• _Texto fornecido_
┌──

15 agosto 2025

A segurança ameaçada

A tensão entre o Brasil e os EUA em função do tarifaço de Trump, pode acarretar medidas restritivas em áreas em que a dependência brasileira do mercado americano afete a segurança nacional

Ensaio para o desfile cívico-militar do 7 de setembro na Esplanada dos Ministérios (Foto Antônio Cruz/Agência Brasil)

Pressionada pelo presidente Donald Trump e pelo temor de que a Rússia possa atacar países europeu, a Organização do Tratado do Atlântico Norte (Otan) decidiu, no fim de junho, que todos os países membro aumentarão substancialmente seus gastos militares e deverão investir 5% dos seus Produtos Internos Brutos (PIB) em Defesa, bem acima dos 2% atuais. 

Esses 5% do PIB serão divididos em duas categorias. Uma parcela de 3,5% será diretamente alocada para a obtenção das capacidades militares estipuladas pela Otan para cada um dos aliados (soldados e armamentos). Trata-se de investimentos diretos em sistemas e materiais de emprego militar, munições, preparo de pessoal, entre outros. 

Os outros 1,5% serão destinados principalmente a investimentos em infraestrutura crítica, como, por exemplo, estradas e pontes, linhas férreas capazes de deslocar rapidamente grandes efetivos e equipamentos pesados para pontos estratégicos na Europa, além de defesa cibernética e fortalecimento da base industrial de defesa (produção de armamentos e oleodutos).

└──

• _Dados apresentados_
┌──

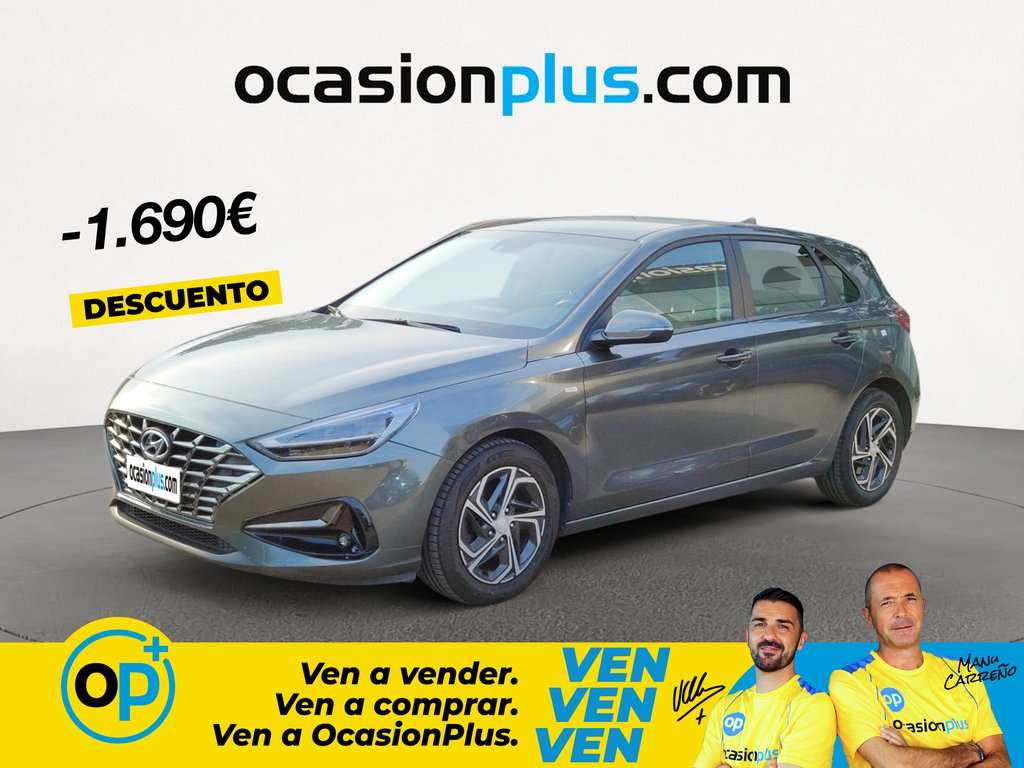 Hyundai i30 1.0 TGDI Tecno 48V 120 - foto 1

└──

• _Realize as tarefas_
1. No texto sobre os gastos de defesa da Otan, qual parcela do PIB será alocada diretamente para a obtenção das capacidades militares estipuladas para cada aliado?
2. Reescreva em forma de lista o parágrafo do texto sobre os gastos de defesa da Otan que começa com "Os outros 1,5%", mantendo os fatos principais.
3. Dê prosseguimento ao texto sobre os gastos de defesa da Otan a partir do último trecho apresentado.

• _Respostas numeradas_
1. Uma parcela de 3,5% do PIB.

2.
Os 1,5% restantes do PIB irão principalmente para infraestrutura crítica:
- estradas e pontes;
- linhas férreas capazes de deslocar rapidamente grandes efetivos e equipamentos pesados para pontos estratégicos na Europa;
- defesa cibernética;
- fortalecimento da base industrial de defesa (produção de armamentos e oleodutos).

3.
‘Esse aumento substancial de gastos militares terá impacto na manutenção de programas sociais dos países europeu’

Esse aumento substancial de gastos militares terá impacto na manutenção de programas sociais dos países europeus (como já ocorreu na Inglaterra), no rearmamento da Alemanha e no aumento das compras de equipamentos militares nos EUA. À Espanha, que declarou que vai gastar muito menos do que essa diretriz, Trump ameaçou com um acordo comercial mais rigoroso do que com a União Europeia.

Segundo o Instituto Internacional de Pesquisa da Paz de Estocolmo (Sipri), os gastos militares aumentaram em todas as regiões do mundo, atingindo, em 2024, a cifra de US$ 2,718 trilhões. Foi o décimo ano consecutivo de aumento desse tipo de despesa, levando os países a gastarem, em média, 2,5% dos seus PIBs em Defesa.

Países em guerra, como Rússia e Israel, tiveram impressionantes aumentos de 38% e 65%, respectivamente. Mesmo onde a guerra ainda não chegou, como no Japão, os investimentos em Defesa aumentaram 21%, fazendo com que a parcela do PIB destinada à defesa fosse a maior desde 1958. 

‘Em vista das incertezas e inseguranças do cenário global, cabe uma reflexão sobre o lugar do Brasil no mundo e a atual política de Defesa’

Em vista das incertezas e inseguranças do cenário global, com a possibilidade do aparecimento abrupto de crises, cabe uma reflexão sobre o lugar do Brasil no mundo e a atual política de Defesa.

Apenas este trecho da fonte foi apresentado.